EXERCISE AIM: Pictures do not belong in the copy; restate the records below word for word.

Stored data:
----

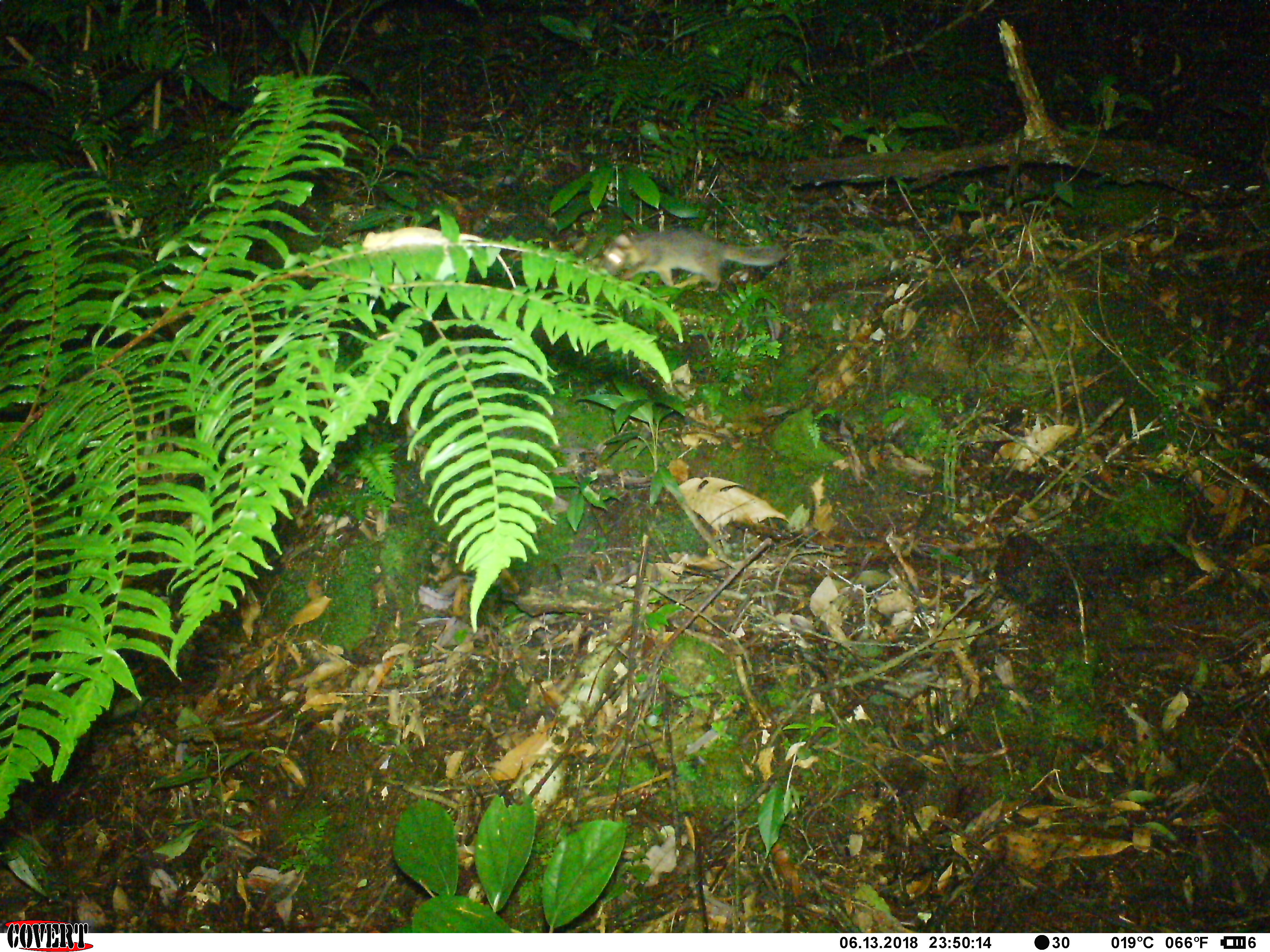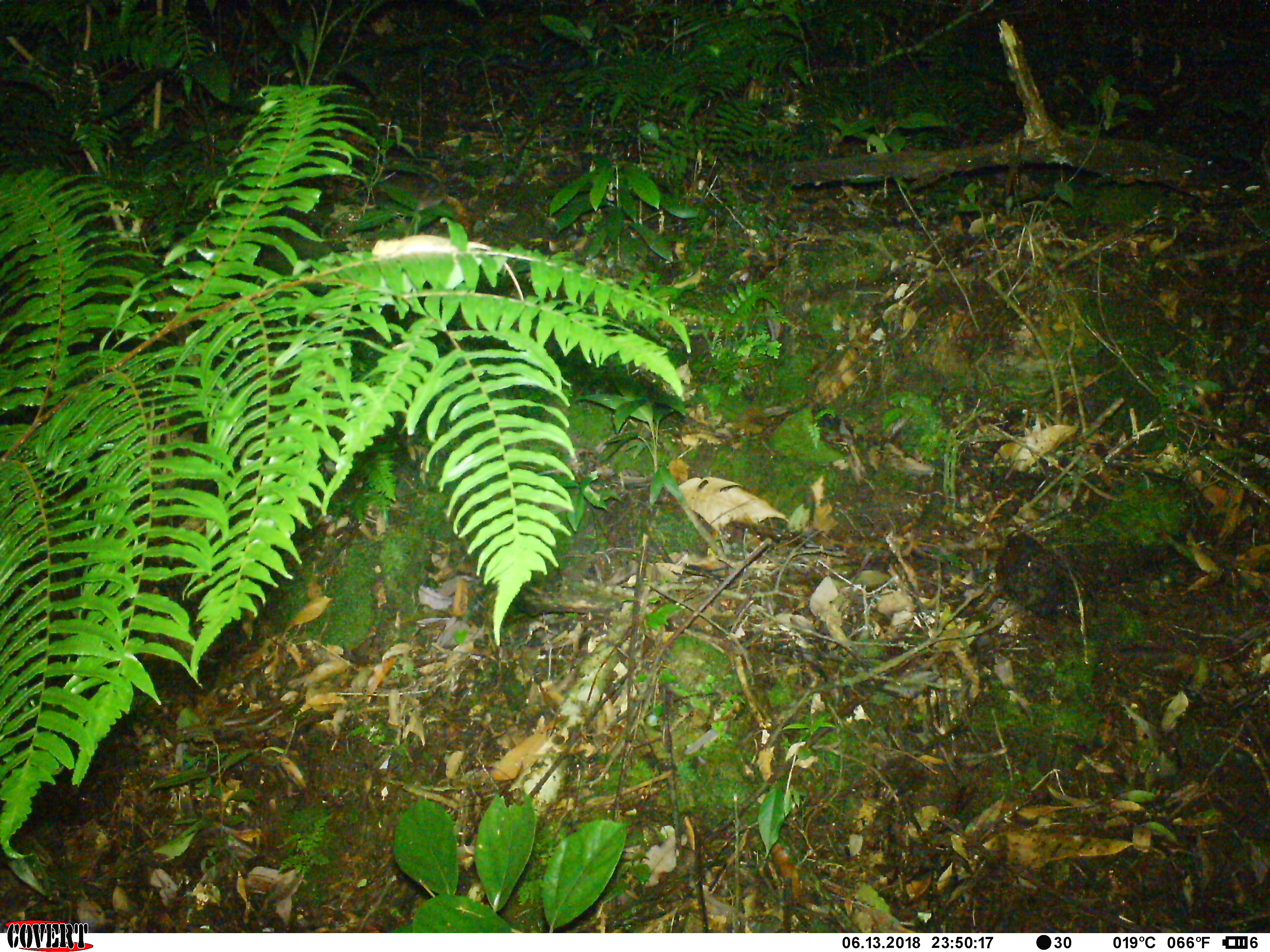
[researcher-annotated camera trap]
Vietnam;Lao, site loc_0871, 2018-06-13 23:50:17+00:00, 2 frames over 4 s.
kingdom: Animalia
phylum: Chordata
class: Mammalia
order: Carnivora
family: Mustelidae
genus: Melogale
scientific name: Melogale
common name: ferret badger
Ferret badger (Melogale). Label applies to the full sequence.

----

ANSWER BOX:
[researcher-annotated camera trap]
Vietnam;Lao, site loc_0871, 2018-06-13 23:50:17+00:00, 2 frames over 4 s.
kingdom: Animalia
phylum: Chordata
class: Mammalia
order: Carnivora
family: Mustelidae
genus: Melogale
scientific name: Melogale
common name: ferret badger
Ferret badger (Melogale). Label applies to the full sequence.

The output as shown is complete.